Goal of the exercise: Repeat exactly the lines of the material below that run from the "1939 Wyoming home-movie" line to the "Woman wearing a" line, including both, and do not carry over any pictures.

*** Task input Section Begins ***

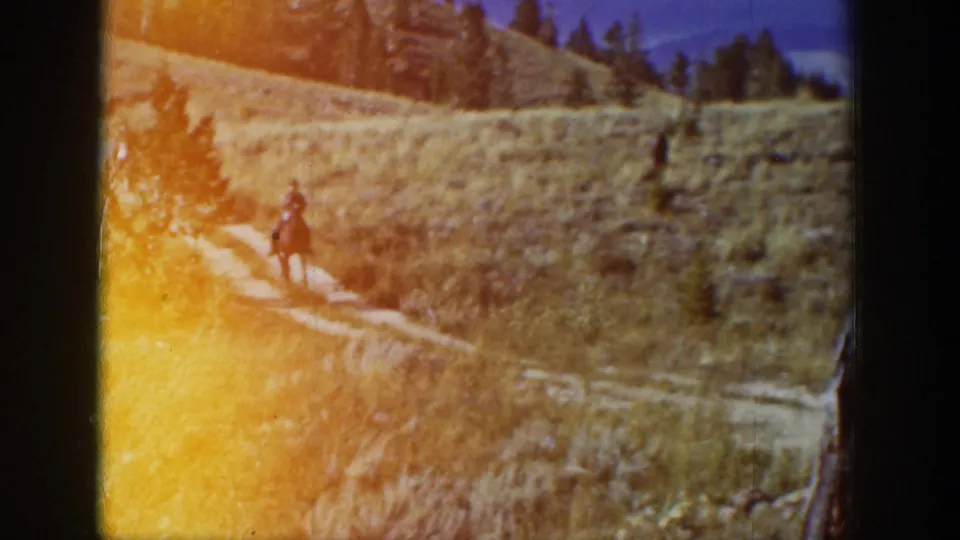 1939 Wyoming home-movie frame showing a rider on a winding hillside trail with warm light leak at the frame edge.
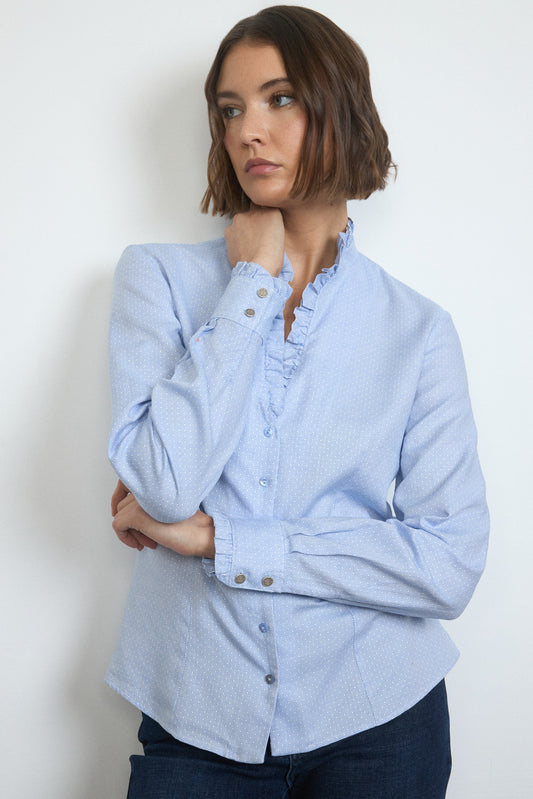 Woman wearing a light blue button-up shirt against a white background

*** Task input Section Ends ***
*** Task input Section Begins ***

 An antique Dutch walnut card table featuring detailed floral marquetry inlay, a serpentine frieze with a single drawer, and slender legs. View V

*** Task input Section Ends ***

Finished task:
 1939 Wyoming home-movie frame showing a rider on a winding hillside trail with warm light leak at the frame edge.
 Woman wearing a light blue button-up shirt against a white background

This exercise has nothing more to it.